À medida que assistia a série Wild Wild Country fui mudando de opinião. Inicialmente os indianos pareciam simpáticos e os locais muito conservadores. Depois os indianos pareciam desleais. Resolvi ler o artigo 25 years after Rajneeshee commune collapsed, truth spills out e vi muitas acusações.
A certa altura da trajetória da seita os sem-teto viraram um problema para os oshos. Eram como “serpentes” contratadas para exterminar ratos quando os ratos acabaram. O sem-teto viraram um incômodo e procuraram livrar-se deles sem dó nem piedade. A jogada com os sem-teto foi uma das coisas mais nojentas que se pode testemunhar. Neste momento se equipararam ao establishment do fundamentalismo cristão hipócrita que mantém os sem-teto e os despossuídos da América numa eterna condição de exclusão. Além de para eles serem de difícil assimilação os “ensinamentos” dos hindus dos oshos aos quais é mais afeita uma classe média “educada”. E endinheirada mas num desnorteamento e tédio niilista apelidado de carência “espiritual”.
Vendo a série ficava me lembrando do Kalki de Gore Vidal. Uma destruição do mundo para uma recriação, um novo fundamento, é o cerne de todo fundamentalismo, como o nome já o diz. Um reinterpretação do mito de Shiva, no caso dos indianos. Uma interpretação pobre.
O artigo Wild Wild Country: Where Are They Now? procurar dar conta de onde estão os personagens da saga.
Dois fundamentalismos se enfrentam. Zizek, em Violência, fala da melhor tolerância do ateus e mostrando que as religiões são violentas e excludentes. Como aconteceu com os oshos versus os cristãos fundamentalistas do Oregon.
Há mais de um século, em seu Os irmãos Karamazov, Dostoiévski alertava para os perigos de um niilismo moral sem deus: “Se Deus não existe, tudo é permitido”. O “novo filósofo” francês André Glucksmann aplicou a crítica do niilismo sem deus de Dostoievski ao 11 de Setembro, conforme sugere o título do seu livro: Dostoievski em Manhattan. O erro não podia ser maior.

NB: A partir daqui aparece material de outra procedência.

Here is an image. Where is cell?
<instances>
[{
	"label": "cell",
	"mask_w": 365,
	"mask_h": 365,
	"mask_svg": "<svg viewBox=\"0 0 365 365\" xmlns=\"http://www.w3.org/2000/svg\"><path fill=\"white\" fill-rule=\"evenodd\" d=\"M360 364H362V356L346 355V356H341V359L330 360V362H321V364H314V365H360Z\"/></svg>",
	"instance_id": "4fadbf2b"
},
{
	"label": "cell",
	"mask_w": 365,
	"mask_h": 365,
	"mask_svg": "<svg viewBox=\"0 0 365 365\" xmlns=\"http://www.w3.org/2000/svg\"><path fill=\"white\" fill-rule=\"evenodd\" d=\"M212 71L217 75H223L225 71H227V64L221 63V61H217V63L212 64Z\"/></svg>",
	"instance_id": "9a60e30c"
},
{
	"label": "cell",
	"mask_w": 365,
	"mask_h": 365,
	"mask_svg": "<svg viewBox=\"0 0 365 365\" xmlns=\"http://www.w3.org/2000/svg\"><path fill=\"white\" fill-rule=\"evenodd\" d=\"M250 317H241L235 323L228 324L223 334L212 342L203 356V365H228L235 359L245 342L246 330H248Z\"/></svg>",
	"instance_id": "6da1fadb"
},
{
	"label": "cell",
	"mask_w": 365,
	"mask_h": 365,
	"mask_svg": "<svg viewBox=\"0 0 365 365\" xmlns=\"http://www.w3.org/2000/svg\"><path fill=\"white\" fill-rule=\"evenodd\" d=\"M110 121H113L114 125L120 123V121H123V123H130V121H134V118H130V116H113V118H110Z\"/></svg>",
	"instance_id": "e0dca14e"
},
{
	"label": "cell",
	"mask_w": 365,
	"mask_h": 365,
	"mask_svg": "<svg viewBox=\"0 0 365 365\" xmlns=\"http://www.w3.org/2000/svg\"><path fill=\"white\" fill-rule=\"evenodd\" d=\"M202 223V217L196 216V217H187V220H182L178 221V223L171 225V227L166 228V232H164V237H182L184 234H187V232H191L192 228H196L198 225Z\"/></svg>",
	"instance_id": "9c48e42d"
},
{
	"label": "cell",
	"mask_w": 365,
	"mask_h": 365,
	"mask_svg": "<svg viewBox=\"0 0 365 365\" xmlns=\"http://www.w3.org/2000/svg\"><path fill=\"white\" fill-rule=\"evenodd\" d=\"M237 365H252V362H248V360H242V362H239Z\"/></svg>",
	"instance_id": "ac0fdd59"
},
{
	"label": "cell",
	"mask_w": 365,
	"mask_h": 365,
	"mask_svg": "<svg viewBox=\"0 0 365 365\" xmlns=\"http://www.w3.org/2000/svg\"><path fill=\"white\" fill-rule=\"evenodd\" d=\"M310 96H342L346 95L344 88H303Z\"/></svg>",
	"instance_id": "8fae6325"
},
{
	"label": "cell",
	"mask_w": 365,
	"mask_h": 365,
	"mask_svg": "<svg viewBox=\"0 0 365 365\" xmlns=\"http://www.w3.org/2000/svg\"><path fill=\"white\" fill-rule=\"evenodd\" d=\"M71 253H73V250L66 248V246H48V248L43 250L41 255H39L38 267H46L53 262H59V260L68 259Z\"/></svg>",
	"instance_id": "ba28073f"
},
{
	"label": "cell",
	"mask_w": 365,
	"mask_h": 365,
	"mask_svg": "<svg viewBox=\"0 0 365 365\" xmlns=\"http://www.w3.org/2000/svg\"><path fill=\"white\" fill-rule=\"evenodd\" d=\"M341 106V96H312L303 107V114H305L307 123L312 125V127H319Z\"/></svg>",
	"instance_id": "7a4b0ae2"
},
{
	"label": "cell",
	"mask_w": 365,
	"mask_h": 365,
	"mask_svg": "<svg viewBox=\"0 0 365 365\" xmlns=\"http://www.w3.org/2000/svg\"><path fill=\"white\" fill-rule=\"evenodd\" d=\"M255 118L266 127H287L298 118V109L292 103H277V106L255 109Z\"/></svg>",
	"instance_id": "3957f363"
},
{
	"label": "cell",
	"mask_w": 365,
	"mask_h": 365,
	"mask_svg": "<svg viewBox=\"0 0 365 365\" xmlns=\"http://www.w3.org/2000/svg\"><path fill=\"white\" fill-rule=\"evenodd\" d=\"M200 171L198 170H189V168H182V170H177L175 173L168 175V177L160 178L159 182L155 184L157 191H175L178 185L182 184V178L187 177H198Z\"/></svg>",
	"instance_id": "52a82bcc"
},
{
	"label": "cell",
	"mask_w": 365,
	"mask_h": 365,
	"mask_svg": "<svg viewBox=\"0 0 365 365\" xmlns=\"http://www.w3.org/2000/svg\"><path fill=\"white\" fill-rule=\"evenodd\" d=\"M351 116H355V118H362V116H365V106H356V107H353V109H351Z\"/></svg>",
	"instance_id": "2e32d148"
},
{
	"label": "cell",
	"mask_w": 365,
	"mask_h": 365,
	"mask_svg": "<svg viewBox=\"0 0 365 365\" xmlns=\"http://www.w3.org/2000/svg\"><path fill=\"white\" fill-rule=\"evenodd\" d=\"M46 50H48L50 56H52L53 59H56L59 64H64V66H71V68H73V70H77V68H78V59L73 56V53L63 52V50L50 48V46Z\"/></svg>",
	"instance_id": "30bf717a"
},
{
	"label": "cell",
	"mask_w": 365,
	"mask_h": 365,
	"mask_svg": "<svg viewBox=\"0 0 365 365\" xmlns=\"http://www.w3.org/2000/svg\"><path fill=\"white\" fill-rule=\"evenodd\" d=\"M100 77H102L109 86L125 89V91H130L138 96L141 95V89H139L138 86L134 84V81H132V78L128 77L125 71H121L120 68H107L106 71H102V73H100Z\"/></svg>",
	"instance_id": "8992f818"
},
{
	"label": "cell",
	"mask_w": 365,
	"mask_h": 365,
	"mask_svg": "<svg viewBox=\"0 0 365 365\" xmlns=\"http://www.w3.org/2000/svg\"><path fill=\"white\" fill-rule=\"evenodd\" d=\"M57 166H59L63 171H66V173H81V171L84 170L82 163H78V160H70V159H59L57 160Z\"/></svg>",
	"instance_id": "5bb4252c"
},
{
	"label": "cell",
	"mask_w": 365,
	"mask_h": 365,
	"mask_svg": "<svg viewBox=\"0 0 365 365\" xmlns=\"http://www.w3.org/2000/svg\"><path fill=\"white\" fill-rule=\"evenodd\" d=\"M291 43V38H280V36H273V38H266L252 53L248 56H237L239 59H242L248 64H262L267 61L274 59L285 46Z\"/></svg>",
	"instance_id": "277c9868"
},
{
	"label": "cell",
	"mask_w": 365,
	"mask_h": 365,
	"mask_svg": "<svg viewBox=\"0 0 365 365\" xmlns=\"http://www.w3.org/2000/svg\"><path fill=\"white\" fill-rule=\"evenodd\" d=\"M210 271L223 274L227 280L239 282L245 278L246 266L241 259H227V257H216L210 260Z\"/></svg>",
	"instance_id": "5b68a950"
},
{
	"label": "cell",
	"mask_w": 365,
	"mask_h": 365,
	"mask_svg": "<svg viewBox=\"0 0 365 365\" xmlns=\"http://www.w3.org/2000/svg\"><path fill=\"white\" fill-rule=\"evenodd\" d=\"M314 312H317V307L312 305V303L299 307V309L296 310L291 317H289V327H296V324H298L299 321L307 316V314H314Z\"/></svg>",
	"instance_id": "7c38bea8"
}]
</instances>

A lição do terrorismo atual é que se há Deus, tudo, até mesmo alvejar centenas de transeuntes inocentes, é permitido aos que afirmam agir diretamente em Seu nome, como instrumentos da Sua vontade, uma vez que, manifestamente, a relação direta com Deus justifica que violemos quaisquer obrigações e considerações “meramente humanas”.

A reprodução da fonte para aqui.